At the species level, 38 species, including Streptococcus spp., Prevotella spp., and Lactobacillus spp., showed higher abundance in the caries group compared to the caries-free group. This suggests these bacteria may be risk factors for dental caries in children, the authors state.
The researchers also collected samples from the same children six months later. New cavities were developing in 5 children who were initially caries-free. Analyzing their microbiota, the researchers found that 6 species of bacteria that were abundant in the caries-free children, including Abiotrophia spp. and Neisseria spp., were much less abundant in these cases. Those bacteria were also less abundant in the initial caries group, leading the researchers to associate the strains with a healthy oral microbial ecosystem.
The authors say they chose single-molecule real-time sequencing because of its richness and resolution. Previous studies have explored the relationship between microorganisms and the development of caries; however, most of the cariogenic bacteria were only identified at the genus level, they noted.
“Species-level and even strain-level resolution is thought to be important for caries prognosis,” the authors state. “PacBio outperformed other sequencers… in terms of the length of reads, and it reconstructed the greatest portion of the 16S rRNA genome when sequencing the oral microbiota.”
At the HudsonAlpha Institute for Biotechnology, scientists are building on advances in agricultural research to power a clinical pediatric research program. For this work, they’re using the Sequel System to perform whole-genome sequencing on trios of children with developmental disabilities and their parents.
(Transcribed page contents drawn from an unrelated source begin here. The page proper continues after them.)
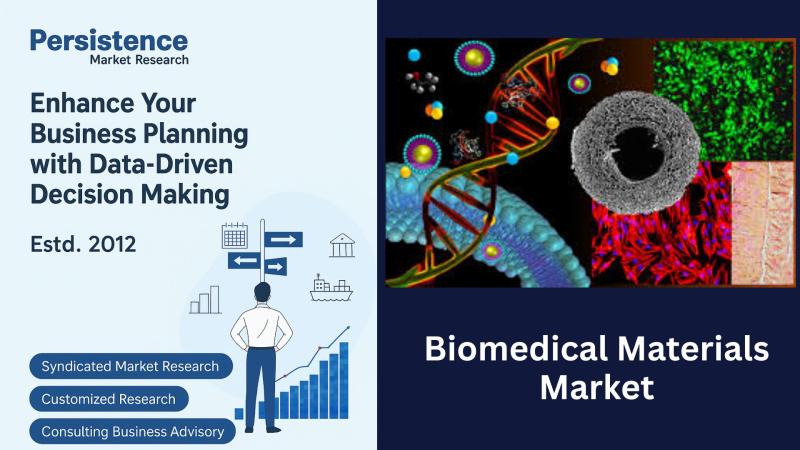 Persistence
Market Research

Enhance Your Business Planning with Data-Driven Decision Making

Estd. 2012

Syndicated Market Research

Customized Research

Consulting Business Advisory

Biomedical Materials Market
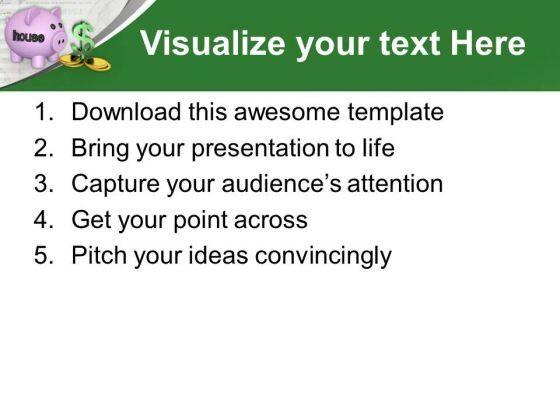 house

$

Visualize your text Here

1. Download this awesome template
2. Bring your presentation to life
3. Capture your audience's attention
4. Get your point across
5. Pitch your ideas convincingly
HudsonAlpha researchers have been using SMRT Sequencing to resolve challenging plant genomes, deploying a Sequel System and a PacBio RS II for these complex projects. The successfulness of that program led the institute to add a second Sequel System for use in sequencing human genomes.
The organization is part of the NIH-funded Clinical Sequencing Exploratory Research Program, with faculty investigator Greg Cooper leading an effort to apply whole genome sequencing to better understand the genetic basis of intellectual and developmental disabilities in children and to provide diagnostic information to affected families. More than 500 children and their parents have been enrolled in the study.
In a statement announcing this work, Cooper said, “By applying whole genome PacBio Sequencing in this study we hope to more sensitively identify all sizes of genetic variants, thereby increasing our solve rate for previously undiagnosed children. In many cases, an accurate clinical diagnosis can improve our ability to manage the child’s condition. We also anticipate that we will make novel discoveries through this work that may benefit many families beyond those directly tested here.”
The group’s efforts to diagnose children using short-read sequencing technology have achieved a success rate of about 30 percent, but it is widely known that these platforms are unable to detect certain types of variation that contribute to disease. Structural variants such as repeat expansions and copy number variations are larger and more complex than short-read sequencers can resolve, and likely represent some of the cases that have gone undiagnosed. With PacBio long-read sequencing technology, scientists may be able to produce answers for cases that have proven intractable with other technologies.
“We believe projects like HudsonAlpha’s CSER program to help solve undiagnosed genetic disease in children are among the most important and rewarding uses for our technology,” stated Kevin Corcoran, our Senior Vice President for Market Development. “We look forward to seeing how PacBio sequencing can both improve their clinical sequencing success rate as well as support new discoveries.”